Still 206 nm to go- that's what happens when you don't move! I never thought I'd say this after the heat of the last few months but … BRRRR! With the strong northerlies came a significant drop in temperature and it's been downright chilly. This morning we rose to 64F/18C, 93% humidity. The winds had calmed during the night, but there was still a brisk 15+ knot winds blowing. Despite the sun, in the cockpit as the wind whistled through, it was cold and raw. I dug out long-sleeved shirts to keep us warm, but we just couldn't face long pants or shoes. Even though it was cool, the high humidity kept everything dewy and sticky. We had to squeegee the windscreen so we could see through it. No defrosters or windshield wipers on the boat!
As we departed Swansboro, we passed local shrimp boats tied up at the dock and weathered houses along the shore … very scenic and maritime-esque.
We had planned this as a very short day ... for two reasons. First, planning evening anchorages for the next couples of legs was difficult. There weren't many anchorages that would accommodate our 7'2” draft (2.1m), so we chose a closer anchorage for tonight and two anchorages further up the ICW that were about 60 nm apart. The second reason for the short day? As you know, we are lazy sailors and we can easily rationalize short days. Enough said. Unfortunately, though it was a short day, we still left before 0600 in order to time the rising tide for passing shoal areas.
We headed up the ICW, under the Emerald Isle Bridge and across the wide, flat expanse of the Bogue Sound. The wind whipped up the waves and there were whitecaps until we reached the relative shelter of Morehead City. We smelled wood and sawdust as the huge bulk container vessels unloaded their wood pulp into the waiting barges.

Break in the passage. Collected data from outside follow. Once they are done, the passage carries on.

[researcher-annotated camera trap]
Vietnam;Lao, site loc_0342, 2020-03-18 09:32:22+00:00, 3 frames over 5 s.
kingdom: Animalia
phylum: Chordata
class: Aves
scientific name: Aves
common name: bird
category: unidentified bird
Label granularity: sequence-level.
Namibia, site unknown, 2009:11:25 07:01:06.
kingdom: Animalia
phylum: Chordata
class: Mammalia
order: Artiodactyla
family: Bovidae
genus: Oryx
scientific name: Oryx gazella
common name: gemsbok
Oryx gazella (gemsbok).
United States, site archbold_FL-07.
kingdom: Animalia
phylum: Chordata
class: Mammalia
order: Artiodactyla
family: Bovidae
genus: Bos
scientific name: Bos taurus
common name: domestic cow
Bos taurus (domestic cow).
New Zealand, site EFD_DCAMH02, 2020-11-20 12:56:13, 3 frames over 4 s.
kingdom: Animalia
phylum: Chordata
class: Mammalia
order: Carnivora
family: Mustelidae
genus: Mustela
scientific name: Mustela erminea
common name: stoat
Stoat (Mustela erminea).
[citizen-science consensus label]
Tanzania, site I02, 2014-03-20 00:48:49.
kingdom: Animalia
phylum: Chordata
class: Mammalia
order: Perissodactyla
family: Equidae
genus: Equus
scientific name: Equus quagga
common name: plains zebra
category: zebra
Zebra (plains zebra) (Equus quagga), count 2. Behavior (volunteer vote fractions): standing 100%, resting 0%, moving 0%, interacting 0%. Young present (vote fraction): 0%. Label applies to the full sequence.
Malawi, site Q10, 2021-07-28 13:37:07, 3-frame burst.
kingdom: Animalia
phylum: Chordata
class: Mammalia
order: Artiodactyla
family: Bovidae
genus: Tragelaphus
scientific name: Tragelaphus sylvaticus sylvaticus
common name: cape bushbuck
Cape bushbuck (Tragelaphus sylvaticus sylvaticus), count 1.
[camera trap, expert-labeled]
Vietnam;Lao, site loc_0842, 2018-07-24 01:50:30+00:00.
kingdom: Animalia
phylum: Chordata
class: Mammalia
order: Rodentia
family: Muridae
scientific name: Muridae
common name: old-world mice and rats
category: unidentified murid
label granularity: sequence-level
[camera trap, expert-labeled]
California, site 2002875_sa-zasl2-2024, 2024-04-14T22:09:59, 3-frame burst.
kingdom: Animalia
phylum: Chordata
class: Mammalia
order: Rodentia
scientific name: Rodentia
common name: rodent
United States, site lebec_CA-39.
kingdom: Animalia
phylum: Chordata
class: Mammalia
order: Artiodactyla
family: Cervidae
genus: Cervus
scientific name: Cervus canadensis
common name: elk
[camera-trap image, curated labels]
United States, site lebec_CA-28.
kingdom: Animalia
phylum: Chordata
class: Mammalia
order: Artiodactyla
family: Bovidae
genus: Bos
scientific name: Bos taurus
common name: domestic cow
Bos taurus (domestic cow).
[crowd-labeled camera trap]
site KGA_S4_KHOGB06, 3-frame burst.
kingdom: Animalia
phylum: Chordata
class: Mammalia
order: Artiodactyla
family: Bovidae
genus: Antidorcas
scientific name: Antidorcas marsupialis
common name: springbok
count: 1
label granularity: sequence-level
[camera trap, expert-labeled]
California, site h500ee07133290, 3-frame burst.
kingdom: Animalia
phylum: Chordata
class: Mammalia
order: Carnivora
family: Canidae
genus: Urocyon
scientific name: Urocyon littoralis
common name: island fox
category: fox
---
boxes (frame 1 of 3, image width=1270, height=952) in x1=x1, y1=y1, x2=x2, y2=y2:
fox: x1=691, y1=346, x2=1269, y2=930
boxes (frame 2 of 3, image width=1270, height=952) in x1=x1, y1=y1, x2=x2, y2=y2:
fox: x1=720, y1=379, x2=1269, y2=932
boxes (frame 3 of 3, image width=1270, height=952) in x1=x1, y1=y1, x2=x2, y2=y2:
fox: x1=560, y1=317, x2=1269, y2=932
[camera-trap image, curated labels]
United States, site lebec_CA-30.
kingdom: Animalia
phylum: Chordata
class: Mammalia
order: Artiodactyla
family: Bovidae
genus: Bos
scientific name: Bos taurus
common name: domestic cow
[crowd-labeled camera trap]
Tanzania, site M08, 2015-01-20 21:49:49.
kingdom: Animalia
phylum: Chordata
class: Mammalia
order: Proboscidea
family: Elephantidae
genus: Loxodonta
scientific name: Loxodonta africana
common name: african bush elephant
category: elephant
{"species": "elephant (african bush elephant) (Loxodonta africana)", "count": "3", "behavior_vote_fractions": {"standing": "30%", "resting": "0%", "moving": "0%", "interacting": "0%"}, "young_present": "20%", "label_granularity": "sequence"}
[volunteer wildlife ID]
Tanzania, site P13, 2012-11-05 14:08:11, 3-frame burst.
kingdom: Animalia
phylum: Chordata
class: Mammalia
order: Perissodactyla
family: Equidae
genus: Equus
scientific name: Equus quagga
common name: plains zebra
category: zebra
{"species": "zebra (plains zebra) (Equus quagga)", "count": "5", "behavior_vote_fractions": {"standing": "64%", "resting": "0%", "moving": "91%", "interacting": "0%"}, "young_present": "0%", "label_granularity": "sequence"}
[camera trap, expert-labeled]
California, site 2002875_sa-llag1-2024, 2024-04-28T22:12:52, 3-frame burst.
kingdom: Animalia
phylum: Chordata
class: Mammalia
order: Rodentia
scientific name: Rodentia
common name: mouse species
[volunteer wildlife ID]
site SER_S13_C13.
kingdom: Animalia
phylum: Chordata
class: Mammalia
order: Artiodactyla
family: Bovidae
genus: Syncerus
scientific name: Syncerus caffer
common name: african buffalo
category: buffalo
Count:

As we turned the corner at the end of the commercial docks, we were exposed to the Morehead City Inlet. The current was in direct conflict with the wind and the waters roiled. We passed through the open, bascule Carolina Coastal Railroad Bridge and then immediately under the fixed Morehead City-Newport River Bridge. Eddies and whirlpools pulled and pushed the boat as it glided through.
Just up the way, we spotted Chimney Island, which by the way, is for sale. Though I'm not sure of its history, its name is obvious.
By mid-morning, it was warming up and comfortable again and we were ready to anchor. Newport Marshes is a tiny little spot just off the ICW that can accommodate about one boat the size of Nine of Cups. We found a fine little 15' pocket, dropped the hook and settled in for the rest of the day and night.
By the light of the full moon, everything looks beautiful.
Some new ICW info … We picked up a new navigation app by Navimatics called Charts and Tides, as recommended by Bob423 (aka Bob Sherer), a frequent and trusted contributor to Active Captain. This app overlays the Active Captain info on NOAA charts and it's pretty slick. It has lots of nifty features that we haven't even discovered yet. Though we're still learning about it, so far it's terrific. It's not just for the ICW, however, it also includes charts for the entire USA including Alaska, Hawaii and the US Caribbean islands. We're impressed!